TMCRA Training Notes

This document summarizes the training direction behind the graph scorer package included in this release.

Training Goal

TMCRA trains graph-scoring components for long-memory retrieval. The goal is to help the runtime decide which memory nodes and graph paths should be surfaced to an answer model for a given user query.

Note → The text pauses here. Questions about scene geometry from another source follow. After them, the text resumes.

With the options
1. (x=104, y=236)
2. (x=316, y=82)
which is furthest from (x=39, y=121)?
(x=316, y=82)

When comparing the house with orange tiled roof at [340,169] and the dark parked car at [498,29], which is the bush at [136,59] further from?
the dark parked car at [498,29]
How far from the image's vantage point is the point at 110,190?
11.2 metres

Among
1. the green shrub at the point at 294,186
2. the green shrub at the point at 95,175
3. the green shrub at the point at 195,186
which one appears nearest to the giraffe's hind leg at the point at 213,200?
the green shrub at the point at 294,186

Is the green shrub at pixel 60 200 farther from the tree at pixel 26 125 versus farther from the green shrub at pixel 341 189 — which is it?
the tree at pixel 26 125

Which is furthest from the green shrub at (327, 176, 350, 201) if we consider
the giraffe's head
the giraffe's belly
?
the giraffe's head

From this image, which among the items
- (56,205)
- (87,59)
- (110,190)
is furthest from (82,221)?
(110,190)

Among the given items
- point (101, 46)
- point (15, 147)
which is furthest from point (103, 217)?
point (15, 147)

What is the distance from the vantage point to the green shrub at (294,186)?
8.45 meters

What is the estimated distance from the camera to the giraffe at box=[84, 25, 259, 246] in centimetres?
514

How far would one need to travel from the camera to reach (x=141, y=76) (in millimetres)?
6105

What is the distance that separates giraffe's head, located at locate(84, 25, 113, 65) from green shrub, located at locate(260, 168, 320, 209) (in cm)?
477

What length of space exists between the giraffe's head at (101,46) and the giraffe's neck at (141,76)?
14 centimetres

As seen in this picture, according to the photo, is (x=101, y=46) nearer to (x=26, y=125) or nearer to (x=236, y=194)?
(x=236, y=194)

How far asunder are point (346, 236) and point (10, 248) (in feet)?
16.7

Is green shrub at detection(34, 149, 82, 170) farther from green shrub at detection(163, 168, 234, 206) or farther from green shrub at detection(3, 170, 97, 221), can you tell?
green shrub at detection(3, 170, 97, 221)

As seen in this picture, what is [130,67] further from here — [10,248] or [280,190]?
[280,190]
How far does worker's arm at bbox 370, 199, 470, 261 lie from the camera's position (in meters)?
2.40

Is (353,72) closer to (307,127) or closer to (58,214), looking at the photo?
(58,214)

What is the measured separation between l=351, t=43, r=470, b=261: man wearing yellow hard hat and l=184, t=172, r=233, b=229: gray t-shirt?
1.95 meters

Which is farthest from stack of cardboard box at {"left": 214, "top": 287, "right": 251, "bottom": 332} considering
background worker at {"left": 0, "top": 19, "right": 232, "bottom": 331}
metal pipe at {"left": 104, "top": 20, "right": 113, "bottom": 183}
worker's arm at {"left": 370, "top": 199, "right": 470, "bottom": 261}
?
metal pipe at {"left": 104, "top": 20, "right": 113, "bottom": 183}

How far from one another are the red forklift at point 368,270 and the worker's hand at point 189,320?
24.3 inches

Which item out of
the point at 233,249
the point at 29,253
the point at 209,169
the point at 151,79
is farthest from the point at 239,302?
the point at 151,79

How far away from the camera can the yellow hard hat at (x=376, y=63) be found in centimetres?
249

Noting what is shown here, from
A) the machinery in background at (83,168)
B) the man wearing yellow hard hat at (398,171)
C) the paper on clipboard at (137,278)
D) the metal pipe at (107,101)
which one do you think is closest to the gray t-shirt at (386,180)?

The trained model is not intended to replace the answer LLM. It is responsible for memory selection:

identify relevant memory nodes
score graph paths between related memory events
preserve useful cross-turn and cross-session links
reduce noisy or stale evidence before answer generation

Model Components

The released model directory contains two main runtime scorers:

node_scorer.pt: scores candidate memory nodes.
path_scorer.pt: scores graph paths and tunnel links between memory nodes.

The training output also includes:

best checkpoints
last checkpoints
epoch and step checkpoints
training summary and logs
export manifest

Training Data Direction

Training data is built around dialogue-memory behavior rather than isolated QA pairs. Samples are designed to teach the model how memory should connect across turns and sessions.

The major training directions include:

direct user facts
assistant-provided details
preference/profile signals
temporal state changes
old-value vs current-value selection
cross-session event links
multi-evidence aggregation
evidence-positive vs noise/negative memory separation
unit-to-unit coverage for count/sum/compare tasks

Graph Memory Supervision

Each training example is converted into graph-oriented supervision. Instead of only asking whether a text chunk is relevant, TMCRA trains over:

memory node relevance
event-unit relevance
path usefulness
tunnel/link usefulness
evidence role
currentness and temporal state
whether a candidate should be injected into answer context

This allows the runtime to learn memory structure, not only lexical similarity.

Writer and Scorer Separation

TMCRA separates memory writing from graph scoring.

The writer extracts candidate memory records from dialogue. The graph model then learns how those records should be selected and connected during retrieval.

This separation is important because a long-memory system needs two different abilities:

write useful memory units from conversation
retrieve and connect the right units later under noise

Training Output Included

The packaged model output is located at:

models/action_frame_tunnel_graph548_tunnel_fusion_train_20260524_042557/

Runtime files:

node_scorer.pt
path_scorer.pt
export_manifest.json

Full training trace:

checkpoints/
node_scorer_best.pt
path_scorer_best.pt
node_scorer_last.pt
path_scorer_last.pt
train_summary.json
train.log
training_issues.jsonl

Current Training Lessons

The current baseline shows that TMCRA has strong single-session fact recall and assistant-detail recall. It also has working temporal and preference layers.

The main remaining training targets are:

stronger multi-session aggregation
better unit coverage for count/sum/compare questions
deeper temporal graph planning
query-graph to memory-graph matching
more stable preference abstraction under indirect user requests

These directions are the next step for improving TMCRA from a working long-memory runtime into a stronger general agent-memory layer.